Of course, it is heavily dated. How much we should dwell on that on a site dedicated to old games is arguable, of course. I think some genres age better than others – platformers for example have, perhaps due to what’s a fairly surreal nature when you think about it, a bit of a timeless quality. On the other hand first-person shooters were an attempt at looking like interactions with a realistic environment (even if one with an outlandish theme). That’s something that has progressed over generations, leaving this early generation a long way behind. That’s probably why you can get a load of indie platformers on Steam, but modern hipsters aren’t building new games based on these old raycasting engines.

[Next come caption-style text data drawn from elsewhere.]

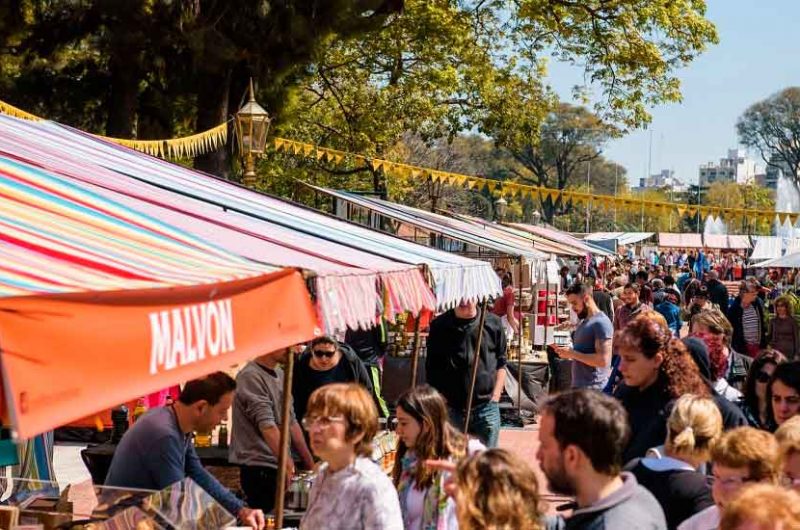 El Buenos Aires Market llega a Villa Devoto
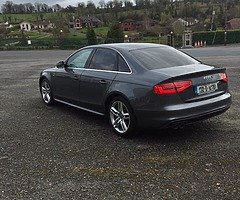 2013 Audi A4 S-line - Image 5/8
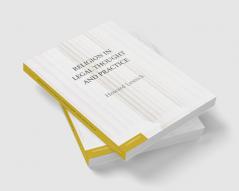 Religion in Legal Thought and Practice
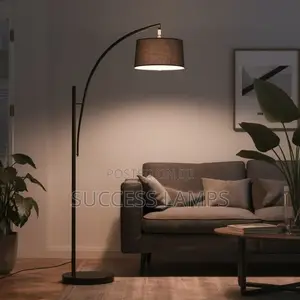 Arch Bending Floor Lamps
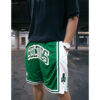 Short Celtics 75th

Also, it’s not a particularly important historical marker. As mentioned it was only ever filler before the next big thing arrived. And that was Doom, the legend of PC gaming that took what Wolf 3D established, improved the technology, added multiplayer and made it a favourite genre. Oh and it arrived a whole month after Blake Stone. So then Jam’s humble effort was rather swiftly trampled on.

Blake pauses to stuff dozens of gold bars down his trousers.

Still, even if this is a nostalgia review, it’s not like I totally abandon critical thought. Plenty of times I’ve sat down with some 20-year old item, hoping to relive some sort of childhood experience, and then given up after 10 minutes realising either it’s not that much fun, or it’s going to take some serious effort to get into. I’ve ended up realising I’d rather just watch a Youtube video. This one however provided some solid entertainment. Enough for me to genuinely enjoy playing for a few evenings with a beer or two and NCIS on Channel 5, anyway.

It also still benefits from the Apogee distribution model, whereby the first episode – about ten levels – is distributed as shareware. In other words, free (and legal). You may well find that’s enough. Certainly the full game, at 60-plus maps, is more than enough, given how it really does get quite samey after a while. Then again, wait for the next sale on GoG and you’ll be able to grab it for $3. That feels like good value even for just playing a couple chapters (out of six). And, this is just my view but: even if the Jam guys probably won’t see any of it, I like to pay for oldies when I can. Just to generally support the mission of GoG.com, in making these games so easily available.

So anyway, if you never encountered a first-person shooter before 2000, you might find this hilariously clunky. (but hey, thanks for reading this far). For those of you who were gaming back then, you might enjoy revisiting the formative days of the genre. So go relive some early-90s aesthetics and adlib music. It’s okay to be nostalgic sometimes.